İcraca takdir edilen kıymete göre haczedilen malların alacağı karşılamadığı anlaşılırsa buna ilişkin haciz tutanağı da geçici aciz belgesi sayılır (m. 105/2). Eş söyleyişle, haciz sırasında borçlunun bir kısım malları bulunmasına karşın, bunların takdir edilen kıymetine göre takibe konu alacağı karşılamaya yetmediği anlaşılırsa, buna ilişkin haciz tutanağı geçici aciz belgesi olarak kabul edilmektedir (İİK. m. 105/2). Bu halde, borçlunun haczi kabil malı bulunmadığının haciz tutanağında açıkça yazılı OLMASI GEREKİR. Aksi halde tutanak aciz belgesi niteliği taşımaz.

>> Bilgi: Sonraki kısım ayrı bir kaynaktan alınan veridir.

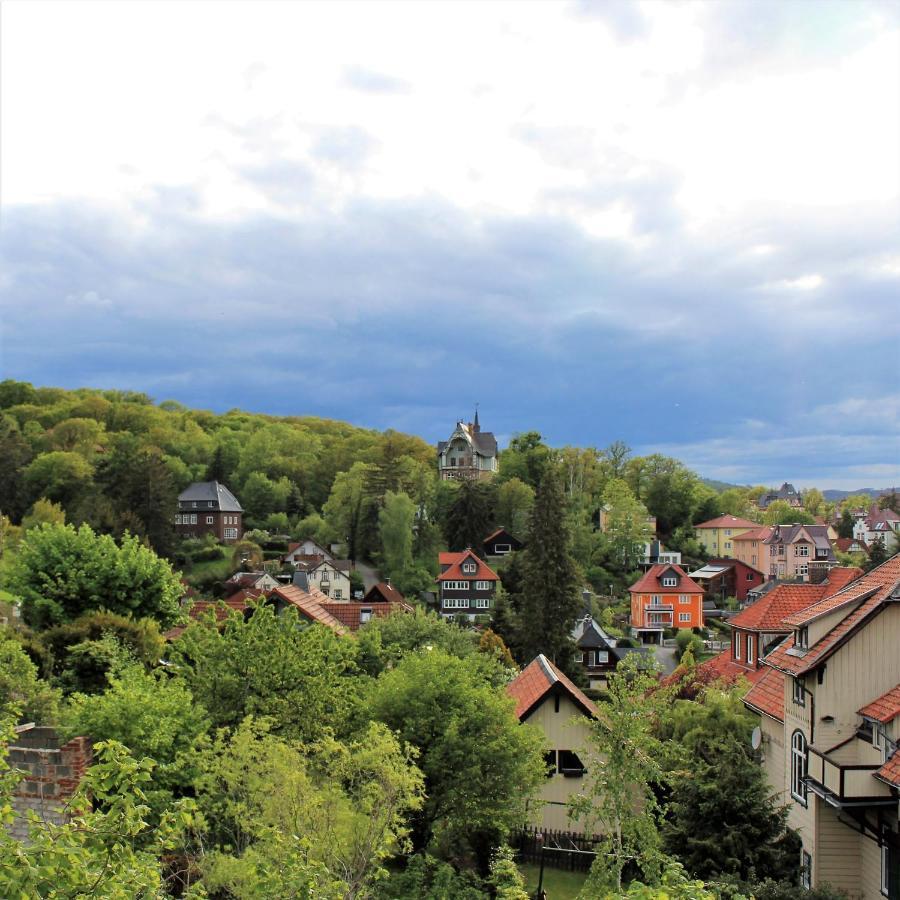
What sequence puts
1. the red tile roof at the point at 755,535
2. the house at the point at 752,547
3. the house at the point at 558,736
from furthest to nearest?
1. the red tile roof at the point at 755,535
2. the house at the point at 752,547
3. the house at the point at 558,736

Kesin aciz belgesinde de olduğu gibi borçluya ayrıca aciz belgesi verilmez. Buna ilişkin haciz tutanağı geçici aciz BELGESİ HÜKMÜNDEDİR. Geçici aciz belgesi kesin aciz belgesinden farklı olarak İİK. 68 inci madde anlamında borç ikrarını havi bir senet NİTELİĞİNDE DEĞİLDİR.
Kesin aciz belgesine gelince; İcra takibi sonucunda paraların paylaştırılmasından sonra alacaklıya verilen belgeye kesin aciz belgesi denir. Bu belge İİK. 143 üncü MADDEDE AÇIKLANMIŞTIR. Bu belge İİK. m. 68 anlamında borç ikrarını havi bir SENET MAHİYETİNDEDİR.

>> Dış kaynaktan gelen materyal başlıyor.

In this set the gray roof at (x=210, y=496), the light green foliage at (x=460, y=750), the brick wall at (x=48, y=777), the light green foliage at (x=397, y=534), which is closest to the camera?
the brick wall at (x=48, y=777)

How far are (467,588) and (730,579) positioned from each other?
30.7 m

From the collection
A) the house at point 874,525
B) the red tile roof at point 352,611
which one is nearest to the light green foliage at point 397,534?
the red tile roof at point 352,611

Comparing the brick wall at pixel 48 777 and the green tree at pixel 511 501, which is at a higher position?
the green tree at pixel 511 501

Ayrıca haciz sırasında borçlunun haczedilebilir hiçbir malı bulunmazsa bunu belgeleyen haciz tutanağı da 143 üncü madde anlamında kesin aciz BELGESİ NİTELİĞİNDEDİR. Bu tutanak doğrudan doğruya kesin aciz belgesi yerine geçtiğinden alacaklıya ayrıca bir aciz belgesi verilmez. İcra memurunun borçlunun haczi kabil malının bulunup bulunmadığını araştırması ve haciz tutanağında açıkça GÖSTERMESİ GEREKİR. Şayet borçlunun haczedilebilir malının bulunduğu anlaşılmışsa kesin aciz belgesi verilemez.
Aciz belgesi niteliğindeki haciz tutanağı 2004 sayılı İcra ve İflas Kanunu'nun 8 inci maddesi gereğince "aksi sabit oluncaya kadar geçerli belge" niteliğindedir.
Nitekim, aynı ilkeler Hukuk Genel Kurulu'nun 02.03.2005 gün ve E:2005/15-100, K:119 sayılı ilamında DA BENİMSENMİŞTİR.
Yukarıda da belirtildiği üzere, borçlunun gösterilen adresinde yapılan hacizde, haczi kabil malın bulunamamış olması halinde ilke olarak tutulan tutanak aciz VESİKASI HÜKMÜNDEDİR.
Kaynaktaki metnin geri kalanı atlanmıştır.